DOCUMENT EXTRACT —

>>>>>

# 91 Toyota Pickup 4x4 EV Conversion



## evcars (Mar 15, 2008)

I am ready to build my second electric vehicle a 91 Toyota Pickup 4x4. I like the idea of using this truck because its in very good condition, I drove it everyday and know it will be reliable. Also for being 4wd the truck is relatively light weight, has decent aerodynamics, and can handle the weight of the batteries. 

I need help deciding which electric parts would be best for the truck. I want it to have a top speed of 70 mph and range of 40 miles. 
My thoughts are to go with a 144 volt system, 24 Trojan T-105 batteries, Curtis 1231C-8601, and the ADC 9.1" #FB1-4001A motor. 
Anyone with a similar EV setup think this would give me the range and speed I want? 

Or

I was considering 156 volts and a Logisystem 550 amp controller but don't know about their reputation. How do you charge 156 volts? I have only seen chargers for 96, 120 and 144. If the controller works well and reliably, would this get closer to my range and speed? 
Thanks for all the help!! I will probably have many more questions.


----------



## madderscience (Jun 28, 2008)

Your component choices will probably be able to do 70mph and 40 miles, but given that it is a 4x4 truck, probably not at the same time.

I believe the manzanita chargers can go higher than 144V. Your other option is to split your pack, for example a 72V and a 96V section and charge them separately.

Unless you really need the 4wd you could probably save yourself a couple hundred pounds and some complexity, and increase your driving range a bit by finding a 2wd model of the same truck, if you like that particular model.

The more batteries the merrier. 156V means another 120lbs of lead (if we are talking 6V golf cart batteries) but if the truck can take it, it's probably not a bad idea.

The advanced DC 9" will have enough oomph but the next step up (a warp 9", with tougher brushes) might not be a bad upgrade. I don't think they cost that much more.

Since this truck is going to weigh around 5000lbs, a set of good high PSI truck tires, and some heavy duty brakes would be in order.

Good Luck.


----------

<<<<<

EXERCISE DETAILS —
Reproduce word for word the passage of the forum thread on the Toyota pickup conversion that begins with "I believe the" and ends with "be in order.".

MATERIAL SUPPLIED —
>>>>>

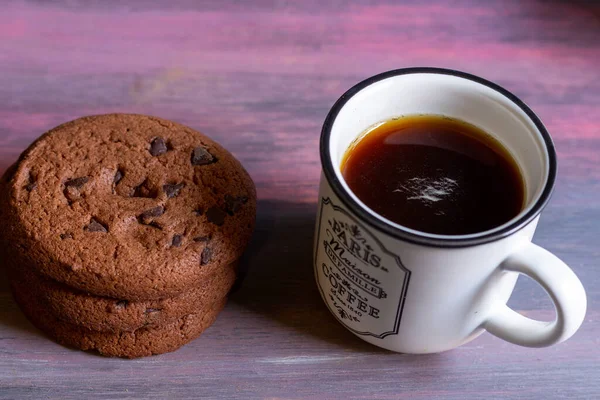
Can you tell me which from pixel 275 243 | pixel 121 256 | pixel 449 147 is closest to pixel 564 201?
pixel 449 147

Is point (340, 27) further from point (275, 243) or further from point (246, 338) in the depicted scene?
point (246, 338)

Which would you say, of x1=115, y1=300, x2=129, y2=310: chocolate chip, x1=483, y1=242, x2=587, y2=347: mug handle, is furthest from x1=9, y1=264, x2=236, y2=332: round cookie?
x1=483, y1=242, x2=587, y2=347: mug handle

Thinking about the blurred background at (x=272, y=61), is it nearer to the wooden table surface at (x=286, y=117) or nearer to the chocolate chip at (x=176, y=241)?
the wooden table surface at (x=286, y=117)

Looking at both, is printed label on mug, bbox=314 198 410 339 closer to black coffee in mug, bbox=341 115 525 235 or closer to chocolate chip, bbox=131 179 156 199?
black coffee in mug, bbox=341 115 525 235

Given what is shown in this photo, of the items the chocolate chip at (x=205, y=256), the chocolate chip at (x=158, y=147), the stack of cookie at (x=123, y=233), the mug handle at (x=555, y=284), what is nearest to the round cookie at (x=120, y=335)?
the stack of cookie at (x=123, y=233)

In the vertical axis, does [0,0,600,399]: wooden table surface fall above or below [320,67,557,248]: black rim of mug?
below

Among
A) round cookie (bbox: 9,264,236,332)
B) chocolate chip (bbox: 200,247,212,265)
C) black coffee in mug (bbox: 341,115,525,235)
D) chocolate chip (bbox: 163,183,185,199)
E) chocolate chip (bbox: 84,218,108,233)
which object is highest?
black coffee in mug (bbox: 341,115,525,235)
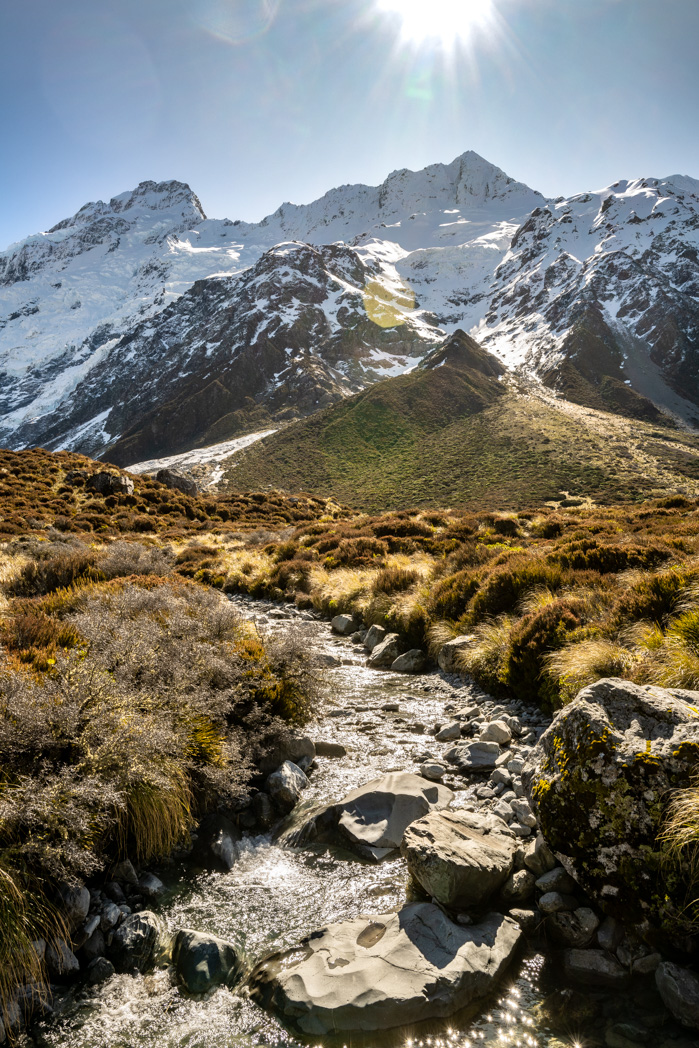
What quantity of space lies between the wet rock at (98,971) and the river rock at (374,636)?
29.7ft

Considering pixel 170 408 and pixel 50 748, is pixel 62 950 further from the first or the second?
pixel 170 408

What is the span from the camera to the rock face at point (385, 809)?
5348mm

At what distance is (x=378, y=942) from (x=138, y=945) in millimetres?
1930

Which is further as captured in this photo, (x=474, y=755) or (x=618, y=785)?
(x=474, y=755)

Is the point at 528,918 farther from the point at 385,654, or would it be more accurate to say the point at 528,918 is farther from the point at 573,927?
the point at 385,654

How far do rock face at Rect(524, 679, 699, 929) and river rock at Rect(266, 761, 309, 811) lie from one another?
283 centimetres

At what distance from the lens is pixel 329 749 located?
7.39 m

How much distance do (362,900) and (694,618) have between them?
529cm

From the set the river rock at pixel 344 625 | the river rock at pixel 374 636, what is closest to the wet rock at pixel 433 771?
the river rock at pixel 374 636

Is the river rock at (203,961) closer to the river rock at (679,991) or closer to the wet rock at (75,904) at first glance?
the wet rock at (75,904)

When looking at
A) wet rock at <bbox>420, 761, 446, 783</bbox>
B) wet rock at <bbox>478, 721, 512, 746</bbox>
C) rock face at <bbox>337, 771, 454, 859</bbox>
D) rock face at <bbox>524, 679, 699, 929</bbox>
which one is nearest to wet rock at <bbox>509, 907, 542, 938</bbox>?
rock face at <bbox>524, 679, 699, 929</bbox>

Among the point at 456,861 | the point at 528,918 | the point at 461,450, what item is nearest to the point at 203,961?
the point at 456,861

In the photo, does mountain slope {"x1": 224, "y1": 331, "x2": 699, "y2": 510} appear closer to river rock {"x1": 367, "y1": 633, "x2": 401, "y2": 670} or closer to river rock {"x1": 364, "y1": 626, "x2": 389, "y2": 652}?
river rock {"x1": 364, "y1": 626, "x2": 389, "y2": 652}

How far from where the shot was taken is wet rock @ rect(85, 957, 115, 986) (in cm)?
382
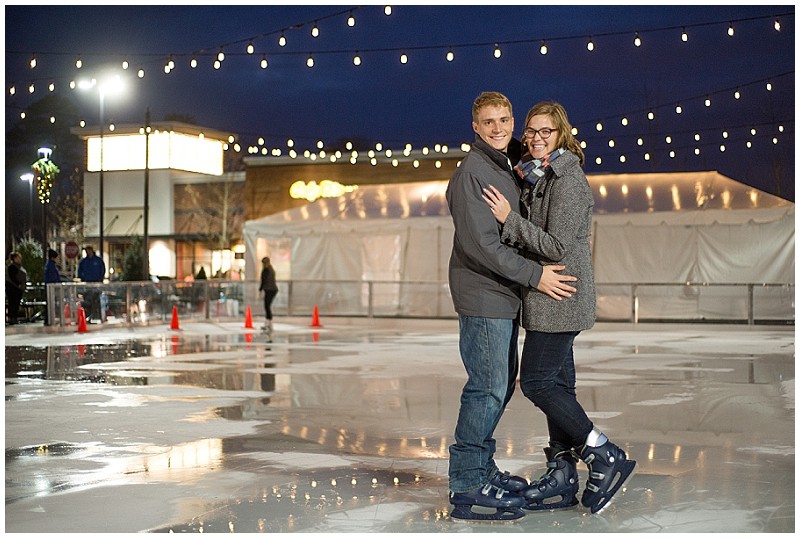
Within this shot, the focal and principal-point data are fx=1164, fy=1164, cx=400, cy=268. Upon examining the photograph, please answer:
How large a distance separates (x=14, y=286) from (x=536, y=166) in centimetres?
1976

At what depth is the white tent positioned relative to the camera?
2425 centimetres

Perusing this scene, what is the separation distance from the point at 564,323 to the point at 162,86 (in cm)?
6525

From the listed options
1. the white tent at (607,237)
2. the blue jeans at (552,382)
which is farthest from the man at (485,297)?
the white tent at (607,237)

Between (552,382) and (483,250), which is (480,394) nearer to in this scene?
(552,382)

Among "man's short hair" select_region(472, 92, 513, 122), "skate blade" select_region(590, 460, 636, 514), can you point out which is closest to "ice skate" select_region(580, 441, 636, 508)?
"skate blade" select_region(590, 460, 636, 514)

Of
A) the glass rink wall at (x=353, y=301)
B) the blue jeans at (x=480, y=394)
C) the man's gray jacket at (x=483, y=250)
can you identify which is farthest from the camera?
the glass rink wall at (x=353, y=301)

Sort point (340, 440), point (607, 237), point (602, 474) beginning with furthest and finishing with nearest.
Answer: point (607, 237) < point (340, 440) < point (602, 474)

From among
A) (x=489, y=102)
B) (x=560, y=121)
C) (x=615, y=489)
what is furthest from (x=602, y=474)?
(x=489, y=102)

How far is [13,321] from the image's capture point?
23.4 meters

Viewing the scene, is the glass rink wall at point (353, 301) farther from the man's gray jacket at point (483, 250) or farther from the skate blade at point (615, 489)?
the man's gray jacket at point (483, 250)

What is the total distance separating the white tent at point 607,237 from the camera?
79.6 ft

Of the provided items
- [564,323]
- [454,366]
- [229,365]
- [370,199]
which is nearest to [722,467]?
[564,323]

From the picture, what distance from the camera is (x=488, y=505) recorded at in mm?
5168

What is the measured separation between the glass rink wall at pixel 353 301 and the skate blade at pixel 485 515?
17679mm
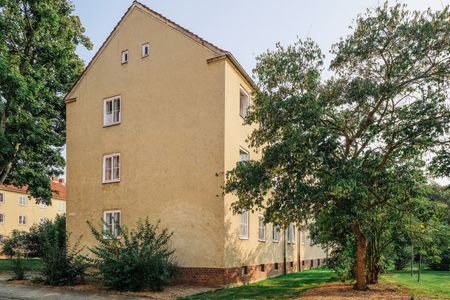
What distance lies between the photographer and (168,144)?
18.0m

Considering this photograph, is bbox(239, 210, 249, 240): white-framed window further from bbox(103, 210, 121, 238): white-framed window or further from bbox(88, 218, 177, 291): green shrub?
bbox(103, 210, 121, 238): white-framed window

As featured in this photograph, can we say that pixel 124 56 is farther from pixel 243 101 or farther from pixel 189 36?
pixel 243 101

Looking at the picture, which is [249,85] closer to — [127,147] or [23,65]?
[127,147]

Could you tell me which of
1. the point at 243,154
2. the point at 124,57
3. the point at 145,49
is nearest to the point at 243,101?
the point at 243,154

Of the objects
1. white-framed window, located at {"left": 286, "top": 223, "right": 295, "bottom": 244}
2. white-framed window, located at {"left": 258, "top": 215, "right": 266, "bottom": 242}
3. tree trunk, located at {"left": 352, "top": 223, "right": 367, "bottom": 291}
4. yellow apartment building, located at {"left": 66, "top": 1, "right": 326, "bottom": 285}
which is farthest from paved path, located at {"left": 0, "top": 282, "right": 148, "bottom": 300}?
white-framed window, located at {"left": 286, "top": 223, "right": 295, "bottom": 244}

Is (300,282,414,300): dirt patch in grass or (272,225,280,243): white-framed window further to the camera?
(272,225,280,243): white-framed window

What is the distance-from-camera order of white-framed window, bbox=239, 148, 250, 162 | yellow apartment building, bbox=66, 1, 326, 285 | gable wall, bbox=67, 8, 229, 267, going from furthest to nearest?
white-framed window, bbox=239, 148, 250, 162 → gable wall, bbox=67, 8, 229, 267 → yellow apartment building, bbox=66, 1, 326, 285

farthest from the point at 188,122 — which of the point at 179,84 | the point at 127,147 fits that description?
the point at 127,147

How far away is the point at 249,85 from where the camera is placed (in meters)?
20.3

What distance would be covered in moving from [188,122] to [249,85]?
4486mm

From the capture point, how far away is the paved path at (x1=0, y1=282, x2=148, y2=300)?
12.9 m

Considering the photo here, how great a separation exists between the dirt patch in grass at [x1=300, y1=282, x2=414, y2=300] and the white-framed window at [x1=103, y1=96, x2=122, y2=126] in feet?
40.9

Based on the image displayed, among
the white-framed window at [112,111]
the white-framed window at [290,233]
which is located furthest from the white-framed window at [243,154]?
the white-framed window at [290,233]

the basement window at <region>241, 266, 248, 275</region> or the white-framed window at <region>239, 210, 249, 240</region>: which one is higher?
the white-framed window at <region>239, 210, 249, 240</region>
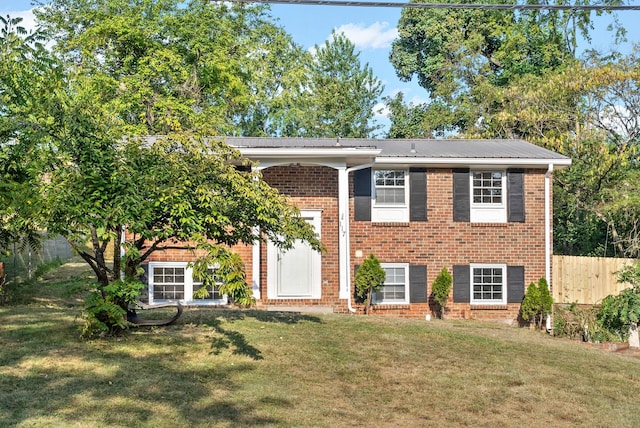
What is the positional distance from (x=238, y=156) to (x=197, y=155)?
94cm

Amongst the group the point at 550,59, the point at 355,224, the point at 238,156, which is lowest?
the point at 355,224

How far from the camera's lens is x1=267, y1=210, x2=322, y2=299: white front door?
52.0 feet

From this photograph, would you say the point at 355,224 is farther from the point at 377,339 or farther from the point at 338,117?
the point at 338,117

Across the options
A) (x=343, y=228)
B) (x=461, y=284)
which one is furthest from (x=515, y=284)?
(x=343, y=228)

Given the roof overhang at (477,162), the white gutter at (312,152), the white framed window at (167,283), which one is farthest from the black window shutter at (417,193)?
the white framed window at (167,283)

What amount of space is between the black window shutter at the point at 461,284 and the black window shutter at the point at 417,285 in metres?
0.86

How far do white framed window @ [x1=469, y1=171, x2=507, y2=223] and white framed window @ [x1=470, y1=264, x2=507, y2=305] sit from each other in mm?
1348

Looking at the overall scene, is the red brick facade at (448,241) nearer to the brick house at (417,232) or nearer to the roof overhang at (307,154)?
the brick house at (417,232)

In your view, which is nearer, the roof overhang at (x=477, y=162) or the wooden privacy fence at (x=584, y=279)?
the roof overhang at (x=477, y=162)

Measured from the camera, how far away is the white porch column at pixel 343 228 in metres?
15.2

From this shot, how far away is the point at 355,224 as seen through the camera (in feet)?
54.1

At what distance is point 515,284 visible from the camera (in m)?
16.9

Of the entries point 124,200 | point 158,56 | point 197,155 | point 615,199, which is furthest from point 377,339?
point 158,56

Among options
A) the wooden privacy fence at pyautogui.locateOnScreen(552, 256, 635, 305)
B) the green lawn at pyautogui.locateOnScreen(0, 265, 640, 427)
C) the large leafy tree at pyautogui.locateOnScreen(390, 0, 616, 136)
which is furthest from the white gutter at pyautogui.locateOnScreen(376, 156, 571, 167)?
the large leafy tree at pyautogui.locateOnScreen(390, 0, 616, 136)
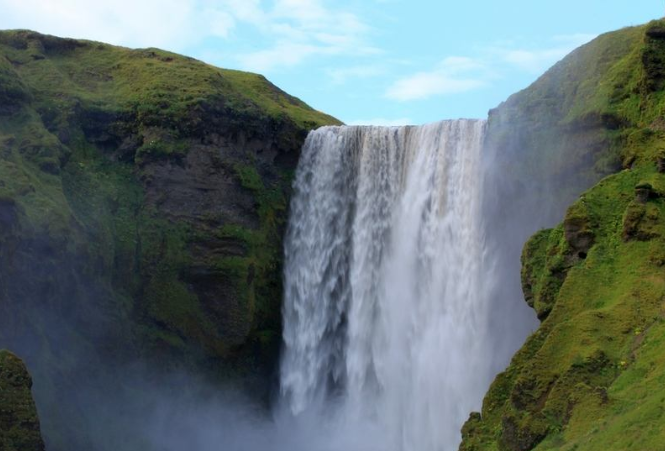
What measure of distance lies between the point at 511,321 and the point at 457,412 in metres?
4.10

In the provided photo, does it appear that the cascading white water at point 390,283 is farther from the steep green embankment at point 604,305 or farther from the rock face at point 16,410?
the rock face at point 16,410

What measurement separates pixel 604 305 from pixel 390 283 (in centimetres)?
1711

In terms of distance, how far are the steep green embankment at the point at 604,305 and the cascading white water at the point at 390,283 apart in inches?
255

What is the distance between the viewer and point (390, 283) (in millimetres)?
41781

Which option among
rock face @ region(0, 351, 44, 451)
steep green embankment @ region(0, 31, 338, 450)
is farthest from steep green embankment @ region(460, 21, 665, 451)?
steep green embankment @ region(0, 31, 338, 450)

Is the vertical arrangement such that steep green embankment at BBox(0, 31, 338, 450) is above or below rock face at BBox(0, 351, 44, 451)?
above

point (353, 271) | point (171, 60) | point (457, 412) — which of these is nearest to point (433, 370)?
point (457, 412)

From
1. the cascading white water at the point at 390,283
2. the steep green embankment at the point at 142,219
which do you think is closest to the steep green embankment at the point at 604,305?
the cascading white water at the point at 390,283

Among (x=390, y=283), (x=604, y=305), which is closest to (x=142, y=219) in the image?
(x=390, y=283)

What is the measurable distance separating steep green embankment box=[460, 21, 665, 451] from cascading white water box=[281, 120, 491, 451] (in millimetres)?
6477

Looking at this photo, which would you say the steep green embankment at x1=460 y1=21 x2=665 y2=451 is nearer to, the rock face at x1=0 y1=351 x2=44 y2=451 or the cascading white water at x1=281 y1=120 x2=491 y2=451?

<<<<<

EXERCISE RESULT —
I believe the manzanita chargers can go higher than 144V. Your other option is to split your pack, for example a 72V and a 96V section and charge them separately.

Unless you really need the 4wd you could probably save yourself a couple hundred pounds and some complexity, and increase your driving range a bit by finding a 2wd model of the same truck, if you like that particular model.

The more batteries the merrier. 156V means another 120lbs of lead (if we are talking 6V golf cart batteries) but if the truck can take it, it's probably not a bad idea.

The advanced DC 9" will have enough oomph but the next step up (a warp 9", with tougher brushes) might not be a bad upgrade. I don't think they cost that much more.

Since this truck is going to weigh around 5000lbs, a set of good high PSI truck tires, and some heavy duty brakes would be in order.